6. We have heard the arguments of both the sides and also perused the relevant material available on record. It is observed that the disallowance under section 40(a)(ia) to the extent of Rs. 22,46,041/- and Rs. 56,81,220/- was made by the AO on account of short deduction of tax at source by the assessee from the relevant payments. In the case of DCIT vs S.K. Tekriwal 260 CTR 76 cited by the learned counsel for the assessee, Hon’ble Kolkata High Court has held that section 40(a)(ia) of the Act refers only to the duty to deduct tax and pay to government account. Explaining further, it was observed by the Hon’ble Kolkata High Court that if there is any shortfall due to any difference of opinion as to the taxability of any items or the nature of payment falling under various TDS provisions, the assessee can be declared to be an assessee in default under section 201 of the Act, but no disallowance can be made by invoking the provisions of section 40(a)(ia) of the Act. Respectfully following the said decision of Hon’ble Jurisdictional High Court, we delete the disallowance made by the A.O. u/s 40 (a) (ia) and confirmed by the Ld. CIT(A) to the extent of Rs. 22,46,041/- and Rs. 56,81,220/-. As regards the balance amount of Rs. 37,23,755/- disallowed under section 40(a)(ia), it is observed that disallowance to that extent u/s 40(a)(ia) was made by the AO and confirmed by the Ld. CIT(A) on account of the failure of the assessee to deduct tax at source from the relevant payment. At the time of hearing before us, the learned counsel for the assessee has not raised any material contention to show that the assessee was not liable to deduct tax at source from the relevant payment. It is thus clear that the assessee had failed to deduct tax at source from the payment as required under the Act and the disallowance made by the AO under section 40(a)(ia) to the extent of Rs. 3 7,23,755/- was rightly confirmed by the Ld. CIT(A). We, therefore, modify the impugned order of the Ld. CIT(A) on this issue and restrict the disallowance of Rs. 1,16,51,016/- made u/s 40 (a) (ia) to Rs. 37,23,755/-. Ground no 2 of the assessee’s appeal is thus partly allowed.

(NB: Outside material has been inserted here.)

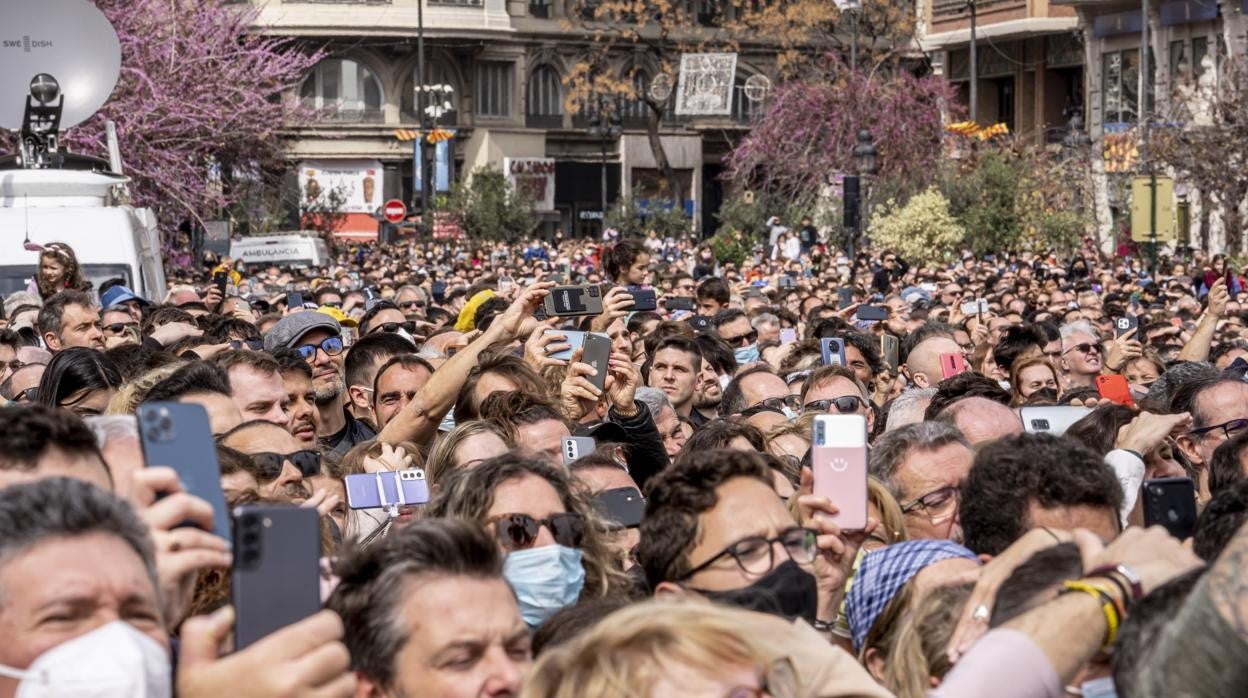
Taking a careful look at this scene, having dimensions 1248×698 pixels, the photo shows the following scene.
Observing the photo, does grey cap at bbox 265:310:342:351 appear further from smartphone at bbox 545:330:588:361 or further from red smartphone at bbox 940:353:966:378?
red smartphone at bbox 940:353:966:378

7. The issue raised in ground no 3 relates to the disallowance of 3,26,412/- made by the AO and confirmed by the Ld. CIT(A) on account of donation and subscription.

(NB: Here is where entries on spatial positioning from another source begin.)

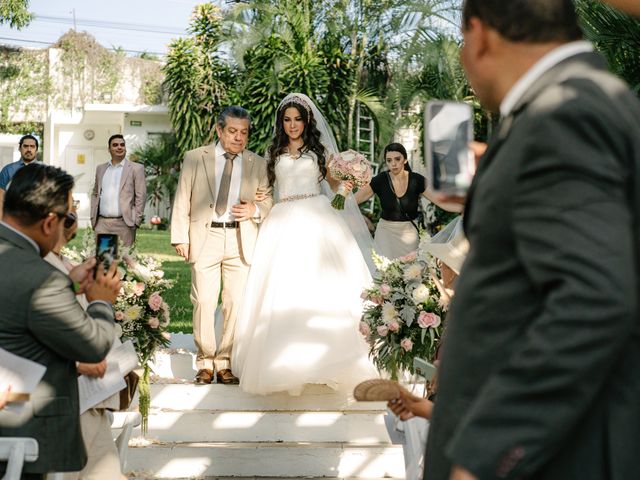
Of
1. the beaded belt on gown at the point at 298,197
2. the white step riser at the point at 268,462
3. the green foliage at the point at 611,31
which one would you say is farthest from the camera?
the beaded belt on gown at the point at 298,197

8. In the profit and loss account filed along with its return of income, the assessee had debited a sum of Rs. 3,26,412/- on account of donations and subscriptions. During the course of assessment proceedings, the assessee however was unable to furnish any documentary evidence to establish that the expenditure on donations and subscriptions was incurred wholly and exclusively for the purpose of its business. The same therefore was disallowed by the O. On appeal, the Ld. CIT(A) confirmed the said disallowance as the assessee could not establish the business expediency of the expenditure incurred on donations and subscriptions.

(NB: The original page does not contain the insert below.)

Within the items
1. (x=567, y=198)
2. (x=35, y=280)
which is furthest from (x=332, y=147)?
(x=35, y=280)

9. We have heard the arguments of both the sides on this issue and also perused the relevant material available on record. As submitted by the learned counsel for the assessee, the assessee is a construction company executing the work at different sites. On these sites, different pujas and functions are performed for which the assessee has to give donations and subscriptions. Although this submission of the learned counsel for the assessee shows some nexus of the expenditure incurred by the assessee on donations and subscriptions to its business, it is observed that the claim of the assessee is not fully verifiable in the absence of the relevant details and supporting documentary evidence. In our opinion, it would, therefore, be fair and reasonable to allow the claim of the assessee on account of donations and subscriptions only to the extent of 50%. We accordingly modify the impugned order of the Ld. CIT(A) on this issue and restrict the disallowance on account of donations and subscriptions to 50%. Ground no 3 of the assessee’s appeal is thus partly allowed.

10. In the result, the appeal of the assessee is partly allowed.